|
Algumas são vítimas de pouco caso, de favoritismos
descarados ou mesmo de assédio moral, em suas várias formas
– das mais sutis como colocar os subordinados na geladeira ou em
banho-maria, de frituras lentas e graduais, mas não menos dolorosas,
a maus tratos verbais que podem chegar a níveis inimagináveis
num ambiente organizacional.
Tenho uma ligação muito forte com músicas e sempre
encontro na inspiração de compositores de várias
origens e nacionalidades, alguma mensagem que me lembra as situações
que nossos leitores se referem nas consultas sobre sua Gestão
Pessoal.
Ouvi hoje, pela enésima vez, um jovem cantor americano, ainda
pouco conhecido por aqui, Brett Dennen, expressando aquelas coisas de
nosso mundo que são suficientes para deixar você louco –
crianças treinadas para a guerra, a privacidade sendo massacrada,
etc. Uma frase dessa canção me chamou a atenção
pela proposta do artista: “Nunca hesite em falar o que pensa.

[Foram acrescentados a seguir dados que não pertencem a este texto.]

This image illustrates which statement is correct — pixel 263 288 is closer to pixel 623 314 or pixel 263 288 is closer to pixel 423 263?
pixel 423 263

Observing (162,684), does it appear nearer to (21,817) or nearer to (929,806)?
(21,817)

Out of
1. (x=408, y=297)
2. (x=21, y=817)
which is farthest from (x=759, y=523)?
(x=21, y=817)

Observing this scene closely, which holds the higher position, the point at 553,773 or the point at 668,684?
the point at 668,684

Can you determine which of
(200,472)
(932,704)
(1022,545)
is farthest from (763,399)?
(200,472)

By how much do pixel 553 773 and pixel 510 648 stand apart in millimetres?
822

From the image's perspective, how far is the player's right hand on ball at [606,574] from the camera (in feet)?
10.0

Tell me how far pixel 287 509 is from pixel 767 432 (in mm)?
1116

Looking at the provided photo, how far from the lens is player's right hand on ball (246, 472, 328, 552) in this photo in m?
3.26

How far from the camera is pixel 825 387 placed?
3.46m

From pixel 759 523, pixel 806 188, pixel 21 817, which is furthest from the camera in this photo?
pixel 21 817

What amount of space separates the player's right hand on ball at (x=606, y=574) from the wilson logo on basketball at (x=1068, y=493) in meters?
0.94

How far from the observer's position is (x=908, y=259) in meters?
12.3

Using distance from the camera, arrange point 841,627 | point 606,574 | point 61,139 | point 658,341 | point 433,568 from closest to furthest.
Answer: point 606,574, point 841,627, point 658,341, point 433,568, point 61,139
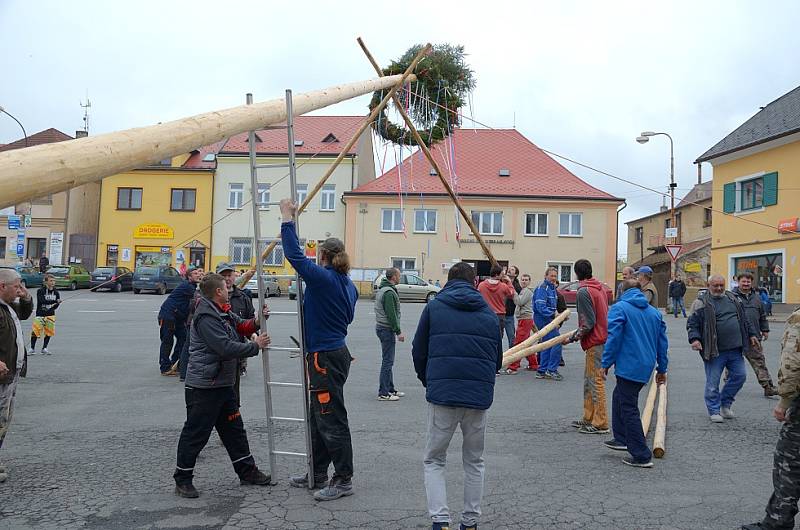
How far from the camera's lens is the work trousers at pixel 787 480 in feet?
14.9

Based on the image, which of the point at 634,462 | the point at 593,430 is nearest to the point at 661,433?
the point at 593,430

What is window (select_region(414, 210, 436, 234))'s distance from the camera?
134 ft

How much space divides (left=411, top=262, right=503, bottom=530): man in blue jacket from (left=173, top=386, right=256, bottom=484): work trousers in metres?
1.71

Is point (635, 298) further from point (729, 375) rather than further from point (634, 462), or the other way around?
point (729, 375)

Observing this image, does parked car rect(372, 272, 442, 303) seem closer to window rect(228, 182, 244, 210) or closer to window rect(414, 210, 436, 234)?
window rect(414, 210, 436, 234)

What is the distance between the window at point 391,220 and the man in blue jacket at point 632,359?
3425cm

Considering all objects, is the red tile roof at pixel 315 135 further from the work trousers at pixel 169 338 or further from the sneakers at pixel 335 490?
the sneakers at pixel 335 490

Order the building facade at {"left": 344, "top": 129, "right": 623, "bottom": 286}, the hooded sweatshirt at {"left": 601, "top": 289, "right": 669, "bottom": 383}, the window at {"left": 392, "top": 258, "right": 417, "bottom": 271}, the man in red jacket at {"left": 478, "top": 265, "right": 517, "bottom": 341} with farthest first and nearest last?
the window at {"left": 392, "top": 258, "right": 417, "bottom": 271} < the building facade at {"left": 344, "top": 129, "right": 623, "bottom": 286} < the man in red jacket at {"left": 478, "top": 265, "right": 517, "bottom": 341} < the hooded sweatshirt at {"left": 601, "top": 289, "right": 669, "bottom": 383}

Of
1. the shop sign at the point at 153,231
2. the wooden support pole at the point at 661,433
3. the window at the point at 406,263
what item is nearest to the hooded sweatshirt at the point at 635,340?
the wooden support pole at the point at 661,433

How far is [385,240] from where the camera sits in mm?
41219

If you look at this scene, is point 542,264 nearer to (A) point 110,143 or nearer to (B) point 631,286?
(B) point 631,286

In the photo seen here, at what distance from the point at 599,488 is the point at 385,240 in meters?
35.8

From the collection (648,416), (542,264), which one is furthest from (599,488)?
(542,264)

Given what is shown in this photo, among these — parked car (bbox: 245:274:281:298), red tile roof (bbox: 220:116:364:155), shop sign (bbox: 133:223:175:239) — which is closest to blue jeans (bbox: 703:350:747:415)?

Nunca
hesite em se fazer ouvir”.
Voltando ao nosso tema, essas pessoas, consagradas (erroneamente) com
um poder que a empresa lhes confere, são capazes de nos entristecer,
de minar nossa autoconfiança e de levar-nos até o limite
de nos fazer adoecer com gastrites, cefalites, sinusites, e todos os “ites”
doentios, frequentemente, de causa psicológica.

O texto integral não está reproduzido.